If I'm not wrong, "normal" AIP systems generate a few hundred KW of power.
A reactor for a "normal" SSN would generate at least 5MW of usable power (shaft/electric) which would be >15MW thermal (for a rather "underpowered" SSN).

I guess a "nuclear AIP" should fit the following demands:
- enough power to be worth the trouble (at least as much power as a "normal AIP")
- significantly smaller and cheaper than "real nuclear propulsion"
- lower maintenance needs than "real nuclear propulsion", perhaps some way to change the whole "power pack" at once after opening a big hatch
- no need for "nuclear engineers" in the crew (or at least significantly reduced compared to "real nuclear propulsion")
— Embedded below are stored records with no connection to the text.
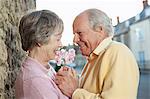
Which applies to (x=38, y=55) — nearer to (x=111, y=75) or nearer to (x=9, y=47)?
(x=111, y=75)

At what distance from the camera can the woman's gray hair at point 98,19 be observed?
138cm

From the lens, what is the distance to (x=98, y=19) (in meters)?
1.38

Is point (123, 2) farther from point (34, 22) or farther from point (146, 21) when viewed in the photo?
point (34, 22)

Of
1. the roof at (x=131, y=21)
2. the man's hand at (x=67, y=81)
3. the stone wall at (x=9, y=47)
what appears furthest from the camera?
the roof at (x=131, y=21)

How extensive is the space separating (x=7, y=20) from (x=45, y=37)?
80 cm

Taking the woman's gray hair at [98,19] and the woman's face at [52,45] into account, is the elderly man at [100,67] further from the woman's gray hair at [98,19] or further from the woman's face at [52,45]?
the woman's face at [52,45]

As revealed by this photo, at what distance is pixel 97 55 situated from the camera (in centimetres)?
141

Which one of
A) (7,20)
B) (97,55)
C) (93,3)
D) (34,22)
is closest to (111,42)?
(97,55)

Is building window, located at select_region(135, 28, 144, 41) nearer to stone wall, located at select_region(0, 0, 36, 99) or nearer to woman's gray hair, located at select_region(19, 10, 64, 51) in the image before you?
stone wall, located at select_region(0, 0, 36, 99)

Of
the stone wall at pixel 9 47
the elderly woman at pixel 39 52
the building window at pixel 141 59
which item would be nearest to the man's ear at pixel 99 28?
the elderly woman at pixel 39 52

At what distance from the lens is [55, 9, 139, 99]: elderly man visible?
1.27 meters

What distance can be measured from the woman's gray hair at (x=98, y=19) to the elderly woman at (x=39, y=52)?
0.48 feet

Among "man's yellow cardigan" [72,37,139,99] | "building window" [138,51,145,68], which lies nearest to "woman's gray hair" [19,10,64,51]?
"man's yellow cardigan" [72,37,139,99]

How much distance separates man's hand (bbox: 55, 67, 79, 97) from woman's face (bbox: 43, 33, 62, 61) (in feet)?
0.32
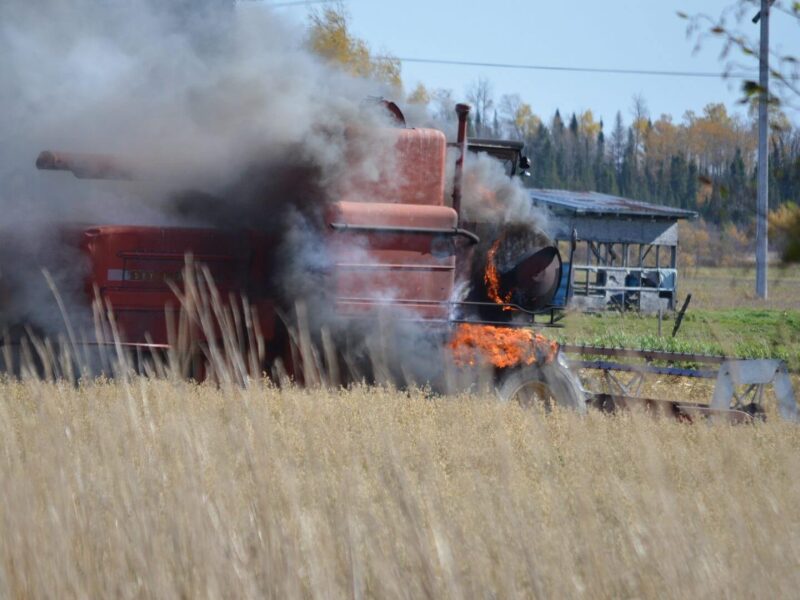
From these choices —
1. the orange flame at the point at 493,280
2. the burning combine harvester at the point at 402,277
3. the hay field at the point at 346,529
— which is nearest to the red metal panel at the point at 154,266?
the burning combine harvester at the point at 402,277

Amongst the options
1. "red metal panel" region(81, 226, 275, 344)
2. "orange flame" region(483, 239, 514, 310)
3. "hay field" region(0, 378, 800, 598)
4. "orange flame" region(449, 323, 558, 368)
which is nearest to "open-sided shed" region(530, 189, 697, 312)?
"orange flame" region(483, 239, 514, 310)

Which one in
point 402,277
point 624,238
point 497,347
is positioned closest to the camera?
point 402,277

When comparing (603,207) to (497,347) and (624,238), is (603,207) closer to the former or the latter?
(624,238)

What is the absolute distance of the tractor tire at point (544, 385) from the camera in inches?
389

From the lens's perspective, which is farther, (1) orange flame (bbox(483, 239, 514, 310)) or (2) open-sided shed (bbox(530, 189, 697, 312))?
(2) open-sided shed (bbox(530, 189, 697, 312))

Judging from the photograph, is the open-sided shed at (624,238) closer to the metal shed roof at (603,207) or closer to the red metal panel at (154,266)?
the metal shed roof at (603,207)

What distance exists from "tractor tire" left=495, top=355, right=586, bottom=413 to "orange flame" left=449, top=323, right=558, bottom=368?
93mm

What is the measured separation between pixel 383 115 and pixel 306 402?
3.00 metres

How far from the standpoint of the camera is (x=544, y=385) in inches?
394

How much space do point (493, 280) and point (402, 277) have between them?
1.06 m

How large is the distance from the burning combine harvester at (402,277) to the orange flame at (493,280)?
0.01 m

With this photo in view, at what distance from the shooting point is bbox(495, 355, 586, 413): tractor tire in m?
9.88

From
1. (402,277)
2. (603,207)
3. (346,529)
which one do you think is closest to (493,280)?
(402,277)

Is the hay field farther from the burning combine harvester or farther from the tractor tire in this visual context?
the tractor tire
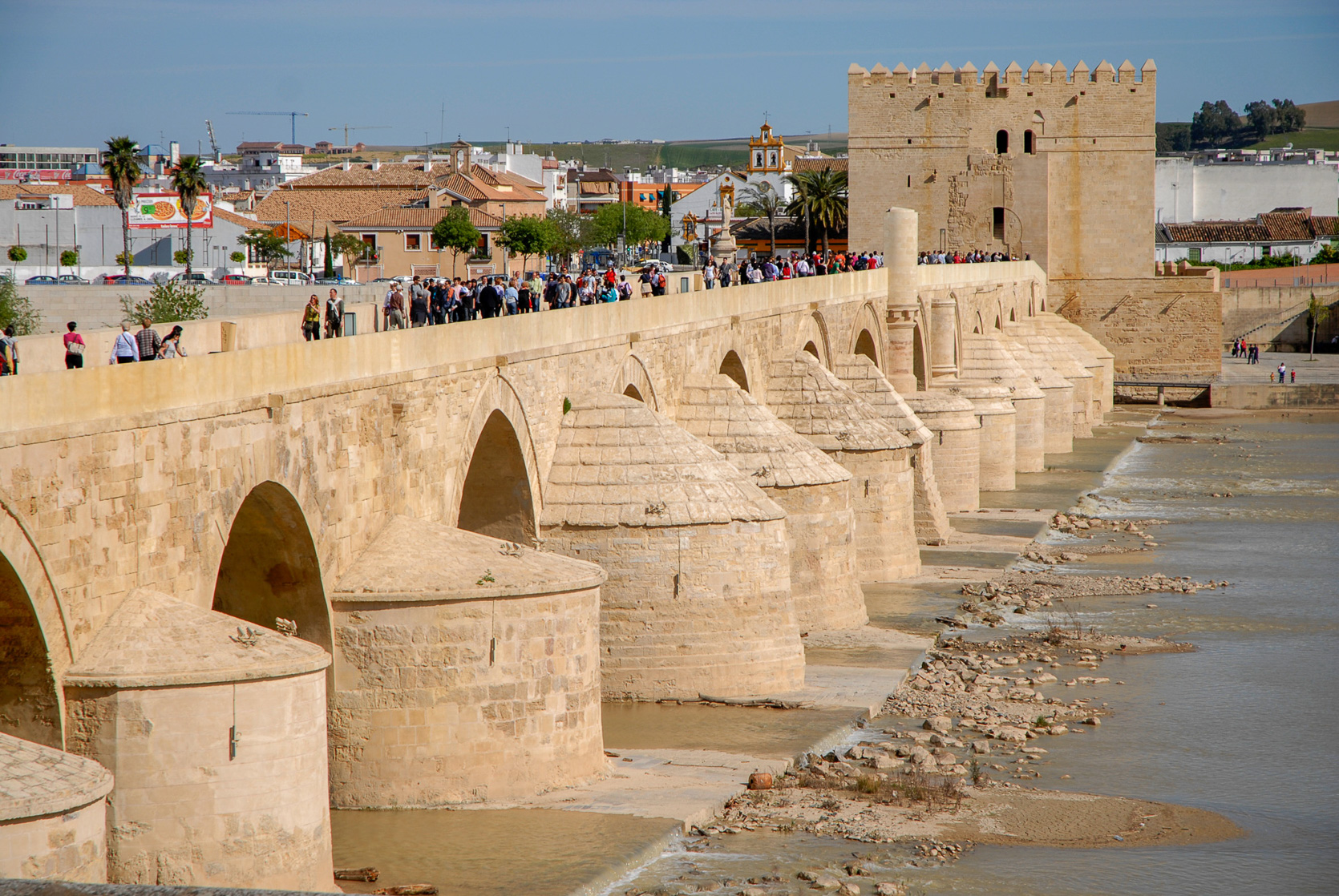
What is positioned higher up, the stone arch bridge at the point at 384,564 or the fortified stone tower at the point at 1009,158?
the fortified stone tower at the point at 1009,158

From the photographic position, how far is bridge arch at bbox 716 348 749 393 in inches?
1009

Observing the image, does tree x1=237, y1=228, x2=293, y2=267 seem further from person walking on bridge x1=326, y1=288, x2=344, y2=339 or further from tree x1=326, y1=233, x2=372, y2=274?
person walking on bridge x1=326, y1=288, x2=344, y2=339

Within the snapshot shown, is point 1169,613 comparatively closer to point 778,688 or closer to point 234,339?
point 778,688

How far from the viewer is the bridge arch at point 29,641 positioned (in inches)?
394

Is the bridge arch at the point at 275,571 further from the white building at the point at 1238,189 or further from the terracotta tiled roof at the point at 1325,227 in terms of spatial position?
the white building at the point at 1238,189

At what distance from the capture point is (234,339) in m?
15.5

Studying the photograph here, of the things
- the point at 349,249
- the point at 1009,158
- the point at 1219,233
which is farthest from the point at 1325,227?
the point at 349,249

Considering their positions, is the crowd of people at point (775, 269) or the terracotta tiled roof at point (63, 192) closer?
the crowd of people at point (775, 269)

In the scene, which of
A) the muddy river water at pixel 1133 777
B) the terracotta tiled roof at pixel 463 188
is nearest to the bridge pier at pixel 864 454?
the muddy river water at pixel 1133 777

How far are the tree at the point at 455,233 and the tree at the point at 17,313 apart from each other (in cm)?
3005

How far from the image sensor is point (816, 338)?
1220 inches

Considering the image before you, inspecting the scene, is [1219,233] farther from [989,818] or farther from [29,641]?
[29,641]

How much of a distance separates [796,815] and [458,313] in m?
7.18

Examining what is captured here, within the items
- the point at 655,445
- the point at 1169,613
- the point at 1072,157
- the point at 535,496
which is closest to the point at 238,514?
the point at 535,496
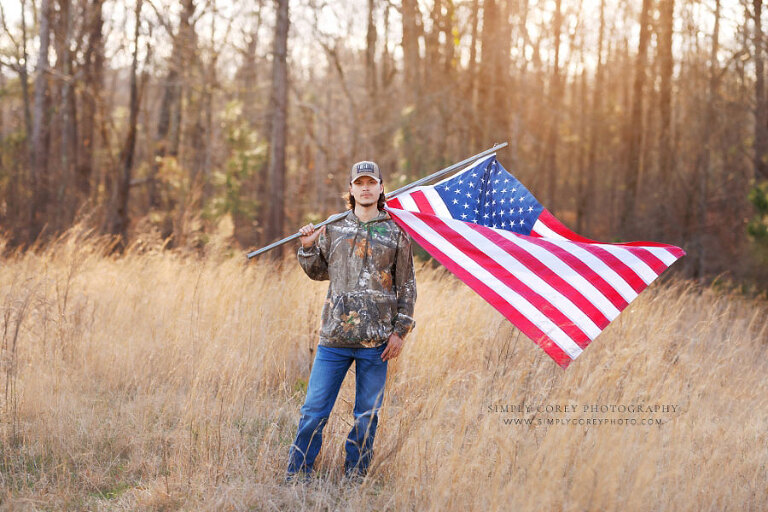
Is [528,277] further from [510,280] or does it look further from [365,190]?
[365,190]

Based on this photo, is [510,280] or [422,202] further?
[422,202]

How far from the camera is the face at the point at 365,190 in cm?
369

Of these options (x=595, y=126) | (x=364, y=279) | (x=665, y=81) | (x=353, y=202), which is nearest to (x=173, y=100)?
(x=665, y=81)

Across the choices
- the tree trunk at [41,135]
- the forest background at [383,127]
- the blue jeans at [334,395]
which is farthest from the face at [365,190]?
the tree trunk at [41,135]

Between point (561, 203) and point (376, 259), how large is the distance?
28582 millimetres

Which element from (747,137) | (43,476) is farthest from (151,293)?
(747,137)

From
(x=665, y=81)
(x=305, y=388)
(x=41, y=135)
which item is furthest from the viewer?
(x=665, y=81)

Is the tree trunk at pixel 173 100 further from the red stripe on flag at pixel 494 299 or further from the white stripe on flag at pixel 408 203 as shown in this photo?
the red stripe on flag at pixel 494 299

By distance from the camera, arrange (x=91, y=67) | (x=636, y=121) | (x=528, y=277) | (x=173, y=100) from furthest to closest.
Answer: (x=173, y=100), (x=91, y=67), (x=636, y=121), (x=528, y=277)

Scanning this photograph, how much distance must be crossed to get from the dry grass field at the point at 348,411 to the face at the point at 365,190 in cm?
133

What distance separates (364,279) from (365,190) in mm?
486

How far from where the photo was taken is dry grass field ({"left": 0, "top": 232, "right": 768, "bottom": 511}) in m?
3.56

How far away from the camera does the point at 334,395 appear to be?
372cm

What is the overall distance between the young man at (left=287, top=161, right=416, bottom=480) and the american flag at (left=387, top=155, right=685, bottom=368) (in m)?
0.34
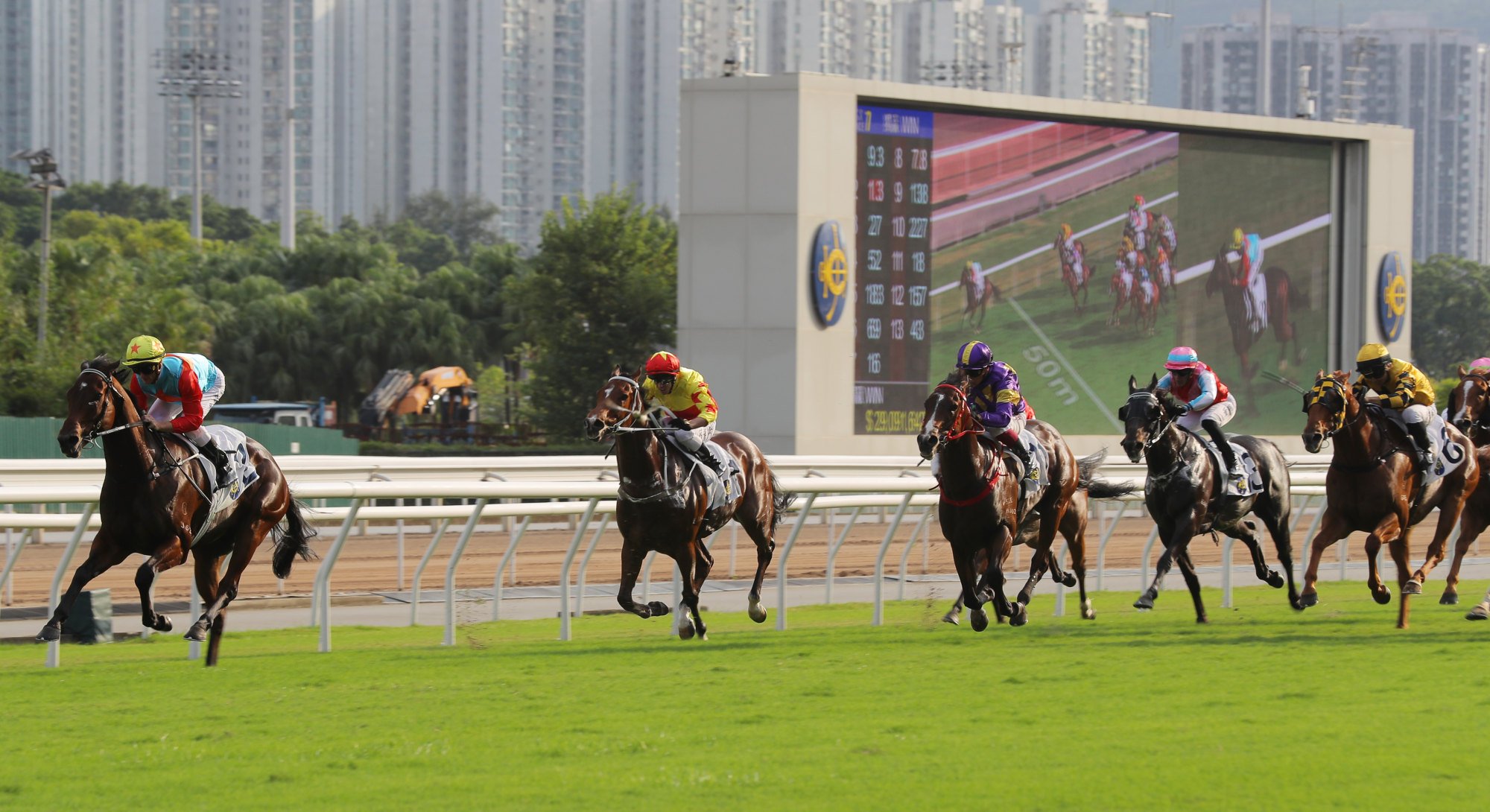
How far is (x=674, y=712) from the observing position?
5.89 m

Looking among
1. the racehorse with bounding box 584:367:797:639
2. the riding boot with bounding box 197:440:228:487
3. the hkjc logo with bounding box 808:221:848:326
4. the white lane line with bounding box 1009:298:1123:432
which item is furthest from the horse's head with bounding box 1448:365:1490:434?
the white lane line with bounding box 1009:298:1123:432

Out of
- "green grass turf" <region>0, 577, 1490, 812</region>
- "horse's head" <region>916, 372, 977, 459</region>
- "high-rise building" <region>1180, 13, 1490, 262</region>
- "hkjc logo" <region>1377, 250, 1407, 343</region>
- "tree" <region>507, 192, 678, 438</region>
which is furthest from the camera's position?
"high-rise building" <region>1180, 13, 1490, 262</region>

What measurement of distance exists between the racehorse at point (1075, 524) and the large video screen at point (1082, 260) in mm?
9588

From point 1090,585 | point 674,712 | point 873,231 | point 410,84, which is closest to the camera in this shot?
point 674,712

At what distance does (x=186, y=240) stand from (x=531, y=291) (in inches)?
1211

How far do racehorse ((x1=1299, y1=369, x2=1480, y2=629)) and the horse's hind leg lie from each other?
343 cm

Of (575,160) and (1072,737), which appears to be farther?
(575,160)

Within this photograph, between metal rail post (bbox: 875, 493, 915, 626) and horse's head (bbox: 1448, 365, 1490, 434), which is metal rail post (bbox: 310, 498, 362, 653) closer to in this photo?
metal rail post (bbox: 875, 493, 915, 626)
Could something like a 500KW (electric) reactor (perhaps 2MW thermal) fit these requirements ?
Maybe 600kW?

There is an estimate of 38KW required for a stationary Yuan.

Then there is the smaller Gotland submarine which has 150KW of Stirling Engines for a sustained speed of 5knots.
And the Type-212 has a total of 600KW of fuel cells. It did a 2800km journey in 2weeks at 4-5knots as well.
Plus the Soviets tested 600KW VAU-6 auxiliary reactors on their diesel-electric submarines.


Registered Member
With later and later pictures, I see less and less of the square sailed Yuans. Either the number of the curved sail Yuans are increasing --- no way to track the new builds --- or older ones are being refitted to the new form. Or both is happening.


Junior Member
Registered Member
Was it stretched for movie purposes? Or was the boat the navy lent out for filming stretched to begin with?